═════ EXTRAIT DE TEXTE ═════
Des solutions alternatives dont l’acceptabilité sociale pose problème

Face à cette nouvelle cible qu’est l’élevage, certains acteurs comme les médias prônent des solutions de substitution assez radicales : la consommation d’insectes, la viande in vitro et le végétarisme. Mais ces solutions posent des problèmes d’acceptabilité sociale. Selon Julie Caron-Malenfant et Thierry Conraud dans leur ouvrage Guide pratique de l’acceptabilité sociale, pistes de réflexion et d’action, l’acceptabilité sociale est :

« Le résultat d’un processus par lequel les parties concernées construisent ensemble les conditions minimales à mettre en place, pour qu’un projet, programme ou politique s’intègre harmonieusement, et à un moment donné, dans son milieu naturel et humain. »
═════ DONNÉES ═════
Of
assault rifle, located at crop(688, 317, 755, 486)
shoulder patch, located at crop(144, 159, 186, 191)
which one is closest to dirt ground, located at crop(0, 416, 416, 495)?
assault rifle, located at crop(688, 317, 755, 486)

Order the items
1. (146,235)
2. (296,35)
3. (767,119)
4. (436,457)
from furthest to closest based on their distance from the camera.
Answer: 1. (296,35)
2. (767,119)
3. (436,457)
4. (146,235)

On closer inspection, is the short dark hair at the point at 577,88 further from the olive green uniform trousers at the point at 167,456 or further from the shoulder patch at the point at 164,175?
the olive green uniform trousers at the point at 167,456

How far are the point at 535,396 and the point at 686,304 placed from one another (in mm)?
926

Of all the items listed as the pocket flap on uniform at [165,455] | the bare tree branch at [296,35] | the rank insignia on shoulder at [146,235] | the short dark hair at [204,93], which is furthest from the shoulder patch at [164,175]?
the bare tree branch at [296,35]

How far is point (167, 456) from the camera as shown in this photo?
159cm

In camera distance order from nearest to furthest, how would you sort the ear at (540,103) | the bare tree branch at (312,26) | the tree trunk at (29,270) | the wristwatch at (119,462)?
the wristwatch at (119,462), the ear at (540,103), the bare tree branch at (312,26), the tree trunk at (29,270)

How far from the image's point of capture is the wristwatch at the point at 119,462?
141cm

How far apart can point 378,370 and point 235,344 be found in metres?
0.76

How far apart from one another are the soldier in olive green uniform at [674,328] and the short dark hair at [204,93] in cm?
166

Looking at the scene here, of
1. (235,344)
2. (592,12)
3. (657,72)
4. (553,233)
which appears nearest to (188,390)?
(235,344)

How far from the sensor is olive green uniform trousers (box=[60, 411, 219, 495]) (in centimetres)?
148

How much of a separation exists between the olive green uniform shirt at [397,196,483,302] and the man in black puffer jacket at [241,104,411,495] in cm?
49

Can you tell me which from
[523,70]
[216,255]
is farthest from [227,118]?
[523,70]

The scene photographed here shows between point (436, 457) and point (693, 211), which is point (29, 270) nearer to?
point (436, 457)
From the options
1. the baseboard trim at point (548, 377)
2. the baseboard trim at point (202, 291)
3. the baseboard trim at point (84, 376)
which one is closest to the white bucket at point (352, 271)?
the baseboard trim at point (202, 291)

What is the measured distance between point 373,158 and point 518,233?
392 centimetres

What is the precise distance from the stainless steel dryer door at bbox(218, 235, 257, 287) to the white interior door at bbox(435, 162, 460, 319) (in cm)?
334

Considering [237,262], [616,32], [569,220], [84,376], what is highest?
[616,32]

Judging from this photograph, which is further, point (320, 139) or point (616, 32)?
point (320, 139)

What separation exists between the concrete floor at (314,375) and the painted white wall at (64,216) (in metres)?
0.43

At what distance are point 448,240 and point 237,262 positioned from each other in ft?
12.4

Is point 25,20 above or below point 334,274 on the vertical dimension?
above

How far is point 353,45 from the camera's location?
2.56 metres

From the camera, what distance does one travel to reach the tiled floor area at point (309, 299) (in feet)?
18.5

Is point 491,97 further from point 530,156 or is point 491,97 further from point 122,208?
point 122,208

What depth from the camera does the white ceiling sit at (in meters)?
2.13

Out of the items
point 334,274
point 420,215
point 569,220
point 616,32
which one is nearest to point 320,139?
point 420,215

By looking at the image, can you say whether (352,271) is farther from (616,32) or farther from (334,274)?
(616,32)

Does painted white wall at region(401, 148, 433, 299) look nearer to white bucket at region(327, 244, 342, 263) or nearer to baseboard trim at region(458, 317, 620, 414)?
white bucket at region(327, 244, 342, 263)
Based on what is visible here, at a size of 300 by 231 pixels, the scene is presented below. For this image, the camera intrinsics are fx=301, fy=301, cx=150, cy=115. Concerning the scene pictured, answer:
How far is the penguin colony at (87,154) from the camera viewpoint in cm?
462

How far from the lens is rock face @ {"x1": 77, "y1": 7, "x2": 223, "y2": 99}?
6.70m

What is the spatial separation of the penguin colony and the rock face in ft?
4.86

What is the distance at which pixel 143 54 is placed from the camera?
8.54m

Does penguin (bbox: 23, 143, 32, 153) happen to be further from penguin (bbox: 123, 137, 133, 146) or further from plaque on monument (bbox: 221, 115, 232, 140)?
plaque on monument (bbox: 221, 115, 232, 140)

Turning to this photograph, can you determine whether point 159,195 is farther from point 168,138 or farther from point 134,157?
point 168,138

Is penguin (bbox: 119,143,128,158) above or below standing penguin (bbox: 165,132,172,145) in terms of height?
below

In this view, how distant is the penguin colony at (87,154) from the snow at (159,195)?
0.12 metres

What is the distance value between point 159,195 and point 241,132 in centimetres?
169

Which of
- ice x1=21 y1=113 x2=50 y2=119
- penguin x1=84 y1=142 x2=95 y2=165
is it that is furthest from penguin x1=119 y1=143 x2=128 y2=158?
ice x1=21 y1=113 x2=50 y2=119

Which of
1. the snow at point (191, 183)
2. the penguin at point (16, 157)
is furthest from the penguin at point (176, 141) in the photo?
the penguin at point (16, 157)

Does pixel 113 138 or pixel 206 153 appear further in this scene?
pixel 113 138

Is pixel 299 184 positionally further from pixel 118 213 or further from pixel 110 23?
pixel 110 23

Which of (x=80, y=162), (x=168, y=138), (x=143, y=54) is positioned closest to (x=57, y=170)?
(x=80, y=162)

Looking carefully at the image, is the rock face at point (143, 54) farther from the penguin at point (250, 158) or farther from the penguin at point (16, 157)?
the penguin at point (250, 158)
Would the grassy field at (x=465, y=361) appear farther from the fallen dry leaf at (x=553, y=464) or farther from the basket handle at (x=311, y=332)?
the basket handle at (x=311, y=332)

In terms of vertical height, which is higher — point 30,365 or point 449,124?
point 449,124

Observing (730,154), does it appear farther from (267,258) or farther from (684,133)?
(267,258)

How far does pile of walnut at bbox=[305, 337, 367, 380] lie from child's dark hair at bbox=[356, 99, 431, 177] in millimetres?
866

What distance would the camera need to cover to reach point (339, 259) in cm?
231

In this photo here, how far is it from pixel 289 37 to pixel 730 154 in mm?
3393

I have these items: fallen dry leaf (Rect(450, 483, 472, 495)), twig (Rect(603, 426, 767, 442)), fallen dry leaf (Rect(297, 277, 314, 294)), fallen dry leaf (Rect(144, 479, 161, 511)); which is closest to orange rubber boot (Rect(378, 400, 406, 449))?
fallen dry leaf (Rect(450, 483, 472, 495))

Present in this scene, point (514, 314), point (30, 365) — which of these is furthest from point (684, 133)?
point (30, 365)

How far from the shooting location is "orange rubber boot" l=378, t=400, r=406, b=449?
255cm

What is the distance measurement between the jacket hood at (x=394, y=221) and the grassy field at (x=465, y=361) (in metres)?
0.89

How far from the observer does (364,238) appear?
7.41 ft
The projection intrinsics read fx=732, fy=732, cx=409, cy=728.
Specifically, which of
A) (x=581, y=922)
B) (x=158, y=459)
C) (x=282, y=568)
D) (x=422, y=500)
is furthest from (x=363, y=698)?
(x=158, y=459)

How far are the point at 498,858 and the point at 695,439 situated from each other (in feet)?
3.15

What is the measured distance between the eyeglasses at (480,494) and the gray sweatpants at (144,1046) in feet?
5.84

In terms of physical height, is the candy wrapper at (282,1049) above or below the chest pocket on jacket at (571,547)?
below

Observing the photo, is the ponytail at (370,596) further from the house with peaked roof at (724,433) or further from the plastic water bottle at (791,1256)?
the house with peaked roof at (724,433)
═════
TÂCHE À RÉALISER ▸ D'après l'extrait de texte sur l'acceptabilité sociale, quelles solutions de substitution certains acteurs comme les médias prônent-ils face à l'élevage ?

RÉPONSE ATTENDUE ▸ La consommation d'insectes, la viande in vitro et le végétarisme.